You are viewing a plain text version of this content. The canonical link for it is here.
Posted to dev@parquet.apache.org by iv...@gmail.com,
iv...@gmail.com on 2018/08/02 17:59:21 UTC
num_level in Parquet Cpp library & how to add a JSON field?
Hi,
I’m creating a parquet file using the parquet C++ library. I’ve been looking for answers online but still can’t figure out the following questions.
1. What does num_level mean in the WriteBatch method?

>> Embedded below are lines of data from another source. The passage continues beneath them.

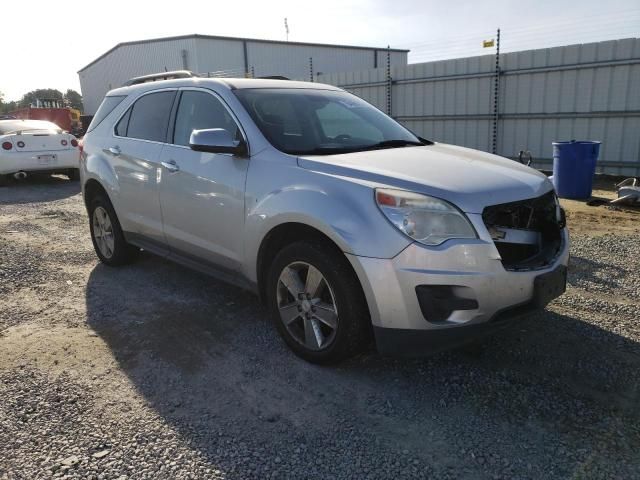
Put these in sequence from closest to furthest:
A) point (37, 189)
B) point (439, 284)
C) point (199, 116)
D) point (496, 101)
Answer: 1. point (439, 284)
2. point (199, 116)
3. point (37, 189)
4. point (496, 101)

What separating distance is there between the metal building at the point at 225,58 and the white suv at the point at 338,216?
73.9ft

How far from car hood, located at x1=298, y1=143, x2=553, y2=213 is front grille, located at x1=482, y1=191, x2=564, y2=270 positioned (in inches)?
2.6

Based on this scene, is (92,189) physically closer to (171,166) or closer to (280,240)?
(171,166)

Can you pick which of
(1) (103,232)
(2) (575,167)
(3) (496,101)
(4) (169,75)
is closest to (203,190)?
(4) (169,75)

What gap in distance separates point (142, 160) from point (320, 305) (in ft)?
7.54

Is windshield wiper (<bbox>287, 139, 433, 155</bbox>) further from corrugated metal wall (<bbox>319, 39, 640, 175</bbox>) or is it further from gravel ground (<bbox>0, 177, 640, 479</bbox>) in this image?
corrugated metal wall (<bbox>319, 39, 640, 175</bbox>)

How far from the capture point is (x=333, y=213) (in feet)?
9.73

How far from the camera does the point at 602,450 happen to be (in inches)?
96.9

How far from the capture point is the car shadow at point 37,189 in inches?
409

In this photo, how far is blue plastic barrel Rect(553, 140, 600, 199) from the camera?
28.6 ft

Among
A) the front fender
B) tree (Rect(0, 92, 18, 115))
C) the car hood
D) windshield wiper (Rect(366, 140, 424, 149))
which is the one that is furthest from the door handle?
tree (Rect(0, 92, 18, 115))

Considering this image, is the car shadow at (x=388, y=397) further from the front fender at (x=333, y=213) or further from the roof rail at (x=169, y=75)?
the roof rail at (x=169, y=75)

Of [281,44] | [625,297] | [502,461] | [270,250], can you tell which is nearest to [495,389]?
[502,461]

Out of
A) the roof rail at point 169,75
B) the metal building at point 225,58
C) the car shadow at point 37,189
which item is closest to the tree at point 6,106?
the metal building at point 225,58
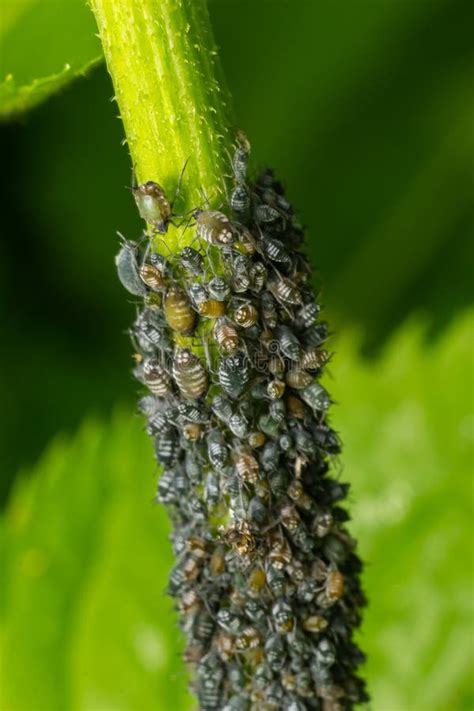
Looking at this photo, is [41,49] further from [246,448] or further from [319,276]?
[319,276]

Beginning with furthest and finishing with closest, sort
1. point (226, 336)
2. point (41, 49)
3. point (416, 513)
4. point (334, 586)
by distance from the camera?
point (416, 513) → point (41, 49) → point (334, 586) → point (226, 336)

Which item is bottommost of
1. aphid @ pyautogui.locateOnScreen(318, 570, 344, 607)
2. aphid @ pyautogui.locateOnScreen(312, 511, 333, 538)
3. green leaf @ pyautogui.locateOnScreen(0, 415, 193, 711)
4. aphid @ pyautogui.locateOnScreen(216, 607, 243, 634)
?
aphid @ pyautogui.locateOnScreen(318, 570, 344, 607)

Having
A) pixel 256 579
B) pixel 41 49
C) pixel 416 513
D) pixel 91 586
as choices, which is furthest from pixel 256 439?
pixel 91 586

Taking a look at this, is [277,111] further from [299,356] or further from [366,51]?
[299,356]

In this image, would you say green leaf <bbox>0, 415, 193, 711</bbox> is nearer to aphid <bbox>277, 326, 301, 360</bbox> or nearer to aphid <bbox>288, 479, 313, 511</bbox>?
aphid <bbox>288, 479, 313, 511</bbox>

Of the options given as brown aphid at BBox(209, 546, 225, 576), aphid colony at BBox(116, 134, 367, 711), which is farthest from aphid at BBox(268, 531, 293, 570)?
brown aphid at BBox(209, 546, 225, 576)

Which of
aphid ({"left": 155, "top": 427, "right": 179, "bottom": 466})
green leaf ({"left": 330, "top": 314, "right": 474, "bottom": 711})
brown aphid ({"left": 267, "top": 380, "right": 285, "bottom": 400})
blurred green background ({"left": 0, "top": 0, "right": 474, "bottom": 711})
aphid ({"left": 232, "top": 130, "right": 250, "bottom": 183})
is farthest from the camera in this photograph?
blurred green background ({"left": 0, "top": 0, "right": 474, "bottom": 711})

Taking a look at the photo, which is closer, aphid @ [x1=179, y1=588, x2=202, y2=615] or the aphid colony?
the aphid colony

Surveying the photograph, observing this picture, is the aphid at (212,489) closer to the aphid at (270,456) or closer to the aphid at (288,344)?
the aphid at (270,456)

WriteBatch(int64_t num_levels, const int16_t* def_levels,
const int16_t* rep_levels,
const typename ParquetType::c_type* values)
2. How to create a filed for JSON datatype? By looking at this link https://github.com/apache/parquet-format/blob/master/LogicalTypes.md, it seems JSON is not considered as a nested datatype. To create a filed for JSON data, what primitive type should it be? According to the link, it says “binary primitive type”, does it mean "Type::BYTE_ARRAY”?
PrimitiveNode::Make(“JSON_field", Repetition::REQUIRED, Type:: ?, LogicalType::JSON))
Any help is appreciated!
Thanks,
Ivy
Re: num_level in Parquet Cpp library & how to add a JSON field?
Posted by "Uwe L. Korn" <uw...@xhochy.com>.
Hello Ivy,
> Is there any ways to read the data in logical format? because I want to
> check if my final output is correct.
I usually use the parquet-cli from the parquet-mr project to check if my file is written correctly. This should give you much more informative output.
Simple usage:
git clone https://github.com/apache/parquet-mr
cd parquet-mr
mvn -DskipTests=true package
cd parquet-cli
mvn dependency:copy-dependencies
java -cp 'target/*:target/dependency/*' org.apache.parquet.cli.Main meta <path-to-parquet-file>
Note that these commands may not all work out-of-the box for you. In case anything breaks I can highly recommend reading parquet-mr's READMEs.
Uwe
>
> Thanks!
> -Ivy
>
> On 2018/08/03 13:46:15, "Uwe L. Korn" <uw...@xhochy.com> wrote:
> > Hello Ivy,
> >
> > "primitive binary" means `Type::BYTE_ARRAY`, so you're correct. I have not yet seen anyone use the JSON field with parquet-cpp but the JSON type is simply a binary string with an annotation so I would expect everything to just work.
> >
> > Uwe
> >
> > On Thu, Aug 2, 2018, at 7:59 PM, ivywuyzl@gmail.com wrote:
> > > Hi,
> > > I’m creating a parquet file using the parquet C++ library. I’ve been
> > > looking for answers online but still can’t figure out the following
> > > questions.
> > >
> > > 1. What does num_level mean in the WriteBatch method?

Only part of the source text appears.